For example I have some random string:
例如,我有一些随机字符串:
str = "26723462345"
And I want to split it in 2 parts after 6-th char. How to do this correctly?
我希望在第6个字符之后将它分成两部分。如何正确地做到这一点?
Thank you!
谢谢!
6 个解决方案
#1
24
This should do it
这应该做到这一点
[str[0..5], str[6..-1]]
or
要么
[str.slice(0..5), str.slice(6..-1)]
Really should check out http://corelib.rubyonrails.org/classes/String.html
真的应该查看http://corelib.rubyonrails.org/classes/String.html
#2
10
part1, part2 = str.slice!(0...6), str
puts part1 # => 267234
puts part2 # => 62345
puts str # => 62345
#3
4
The best way IMO is string.scan(/.{6}/)
IMO的最佳方式是string.scan(/。{6} /)
irb(main)> str
=> "abcdefghijklmnopqrstuvwxyz"
irb(main)> str.scan(/.{13}/)
=> ["abcdefghijklm", "nopqrstuvwxyz"]
#4
2
_, part1, part2 = str.partition /.{6}/
https://ruby-doc.org/core-1.9.3/String.html#method-i-partition
https://ruby-doc.org/core-1.9.3/String.html#method-i-partition
#5
1
As a fun answer, how about:
作为一个有趣的答案,如何:
str.split(/(^.{1,6})/)[1..-1]
This works because split returns the capture group matches, in addition to the parts of the string before and after the regular expression.

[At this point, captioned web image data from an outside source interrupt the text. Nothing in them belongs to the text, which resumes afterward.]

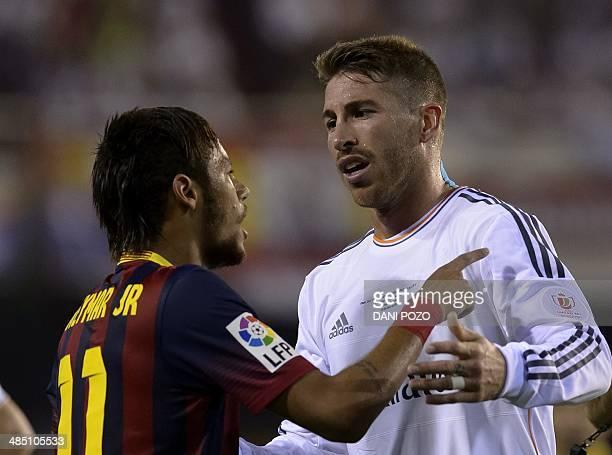 Barcelona's Brazilian forward Neymar da Silva Santos Junior vies with Real Madrid's defender Sergio Ramos during the Spanish Copa del Rey final...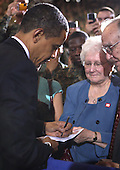 Camp Lejeune, N.C. - February 27, 2009 -- United States President Barack Obama signs an autograph for an unidentified woman after speaking to troops and civilians during his visit to Camp Lejeune, North Carolina on Friday, February 27, 2009. Obama was on Camp Lejeune to discuss current policies and an exit strategy from Iraq..Credit: Michael J. Ayotte - USMC via CNP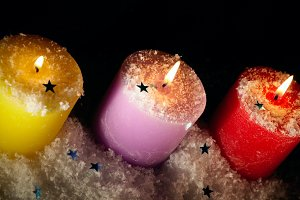 Three candles with artificial snow.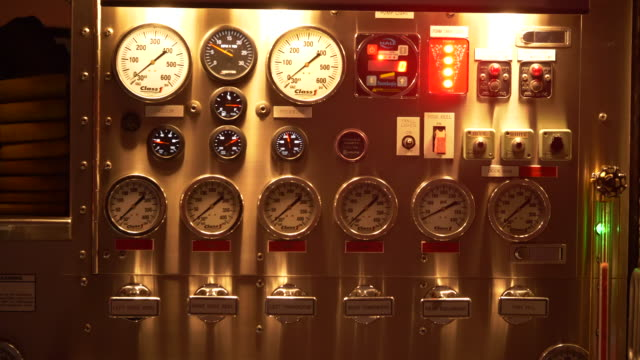 Fire engine truck gauges at night in a neighborhood.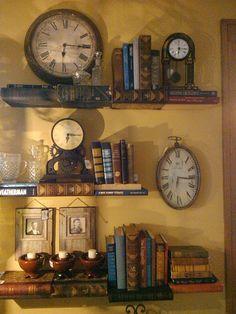 Clocks on shelves made of books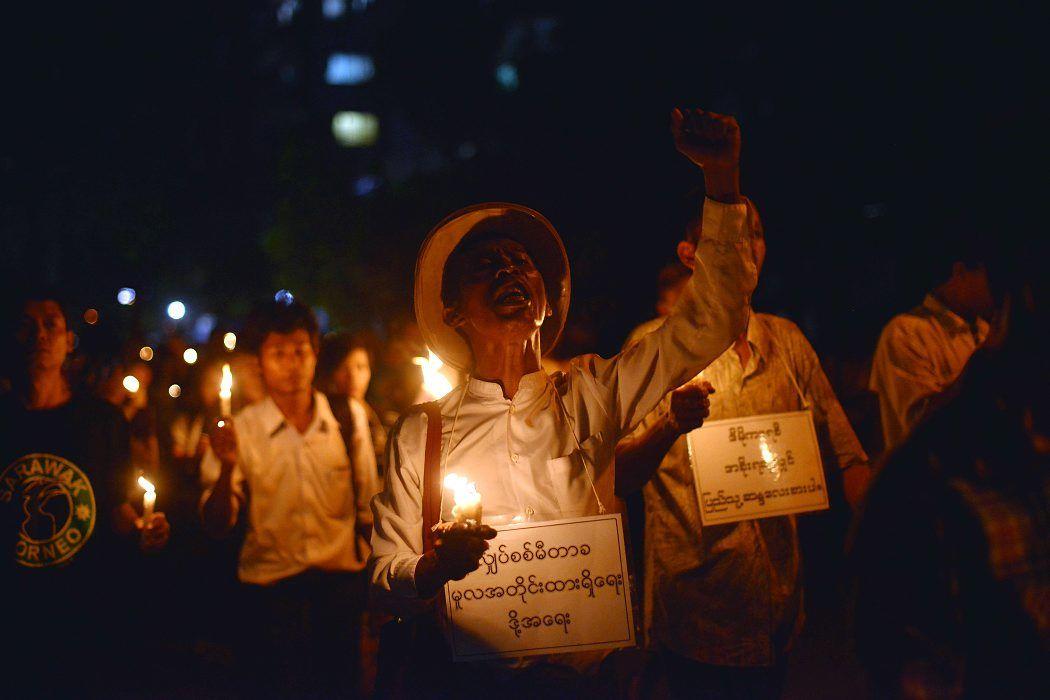 Manifestantes sostienen velas y gritan consignas mientras realizan una protesta contra los incrementos de precios en la electricidad en Yangon (Myanmar). (AFP/Ye Aung Thu/VANGUARDIA LIBERAL)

这是有效的,因为除了正则表达式之前和之后的字符串部分之外,split还返回捕获组匹配。
#6
0
Here's a reusable version for you:
这是适合您的可重用版本:
str = "26723462345"
n = str.length
boundary = 6
head = str.slice(0, boundary) # => "267234"
tail = str.slice(boundary, n) # => "62345"
It also preserves the original string, which may come in handy later in the program.
它还保留了原始字符串,这可能会在程序后期派上用场。
#1
24
This should do it
这应该做到这一点
[str[0..5], str[6..-1]]
or
要么
[str.slice(0..5), str.slice(6..-1)]
Really should check out http://corelib.rubyonrails.org/classes/String.html
真的应该查看http://corelib.rubyonrails.org/classes/String.html
#2
10
part1, part2 = str.slice!(0...6), str
puts part1 # => 267234
puts part2 # => 62345
puts str # => 62345
#3
4
The best way IMO is string.scan(/.{6}/)
IMO的最佳方式是string.scan(/。{6} /)
irb(main)> str
=> "abcdefghijklmnopqrstuvwxyz"
irb(main)> str.scan(/.{13}/)
=> ["abcdefghijklm", "nopqrstuvwxyz"]
#4
2
_, part1, part2 = str.partition /.{6}/
https://ruby-doc.org/core-1.9.3/String.html#method-i-partition
https://ruby-doc.org/core-1.9.3/String.html#method-i-partition
#5
1
As a fun answer, how about:
作为一个有趣的答案,如何:
str.split(/(^.{1,6})/)[1..-1]
This works because split returns the capture group matches, in addition to the parts of the string before and after the regular expression.
这是有效的,因为除了正则表达式之前和之后的字符串部分之外,split还返回捕获组匹配。
#6
0
Here's a reusable version for you:
这是适合您的可重用版本:
str = "26723462345"
n = str.length
boundary = 6
head = str.slice(0, boundary) # => "267234"
tail = str.slice(boundary, n) # => "62345"
It also preserves the original string, which may come in handy later in the program.
它还保留了原始字符串,这可能会在程序后期派上用场。